The impact of housing finance policies on the right to adequate housing of those living in poverty 2012, para. 45
Paragraph- Paragraph text
- Originally designed to target the poorest and most disadvantaged, capital-grant programmes have had difficulties reaching low-income households, mainly owing to the inability of low-income families to assemble significant down payments or to meet the monthly payments of market-rate loans. In some cases, the subsidy was set so low as to prevent, a priori, the possibility of purchasing a housing unit without additional substantial credit or savings. Even when able to meet the credit or savings requirement, many of the new owners could not afford to maintain the accommodation or pay the charges for their water and electricity, and were forced to sell their homes. Capital grants can use means testing to determine eligibility; however, targeting mechanisms have proven very complex and costly, as they require accurate and updated information on income and household consumption, which is often in poor supply in developing countries owing to, inter alia, high levels of informal employment. Because reliable income and asset data are rare, some countries rely on proxy measures of income to determine eligibility and benefit levels, such as the ownership of a car or the volume of electricity consumed by a household.
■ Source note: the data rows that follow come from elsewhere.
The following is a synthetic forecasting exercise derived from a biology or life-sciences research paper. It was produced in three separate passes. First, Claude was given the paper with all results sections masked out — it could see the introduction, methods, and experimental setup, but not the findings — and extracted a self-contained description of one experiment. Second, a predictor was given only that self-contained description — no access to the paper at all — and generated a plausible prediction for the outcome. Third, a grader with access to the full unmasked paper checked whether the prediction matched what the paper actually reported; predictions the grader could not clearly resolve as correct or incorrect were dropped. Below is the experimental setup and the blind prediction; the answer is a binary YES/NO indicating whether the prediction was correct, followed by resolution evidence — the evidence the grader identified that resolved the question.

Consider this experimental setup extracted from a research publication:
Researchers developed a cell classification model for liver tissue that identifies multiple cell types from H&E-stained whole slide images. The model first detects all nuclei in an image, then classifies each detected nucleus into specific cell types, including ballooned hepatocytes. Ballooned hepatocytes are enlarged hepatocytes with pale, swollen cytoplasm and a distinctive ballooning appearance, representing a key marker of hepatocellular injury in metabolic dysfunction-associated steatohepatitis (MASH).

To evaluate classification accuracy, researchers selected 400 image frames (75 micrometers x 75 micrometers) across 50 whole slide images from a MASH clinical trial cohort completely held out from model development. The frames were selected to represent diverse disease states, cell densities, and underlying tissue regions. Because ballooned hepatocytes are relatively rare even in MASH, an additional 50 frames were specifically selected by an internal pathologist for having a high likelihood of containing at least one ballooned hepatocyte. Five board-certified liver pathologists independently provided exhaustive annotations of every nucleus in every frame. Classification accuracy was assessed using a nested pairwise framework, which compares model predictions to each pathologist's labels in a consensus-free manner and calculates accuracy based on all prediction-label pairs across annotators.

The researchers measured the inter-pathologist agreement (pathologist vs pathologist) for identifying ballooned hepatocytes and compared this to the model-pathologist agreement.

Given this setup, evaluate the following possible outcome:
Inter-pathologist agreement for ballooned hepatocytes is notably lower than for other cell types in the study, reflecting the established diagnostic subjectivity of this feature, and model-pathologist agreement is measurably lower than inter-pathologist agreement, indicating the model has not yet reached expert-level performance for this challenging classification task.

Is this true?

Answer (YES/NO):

However, even the best proxy systems can suffer from substantial exclusion and inclusion errors.
- Legal status
- Non-negotiated soft law
- Body
- Special Rapporteur on adequate housing as a component of the right to an adequate standard of living
- Document type
- Special Procedures' report
- Means of adoption
- N.A.
- Topic(s)
- Poverty
- Person(s) affected
- Families
- Year
- 2012
- Paragraph type
- Other
- Reference
- SR Housing, Report to the UNGA (2012), A/67/286, para. 45.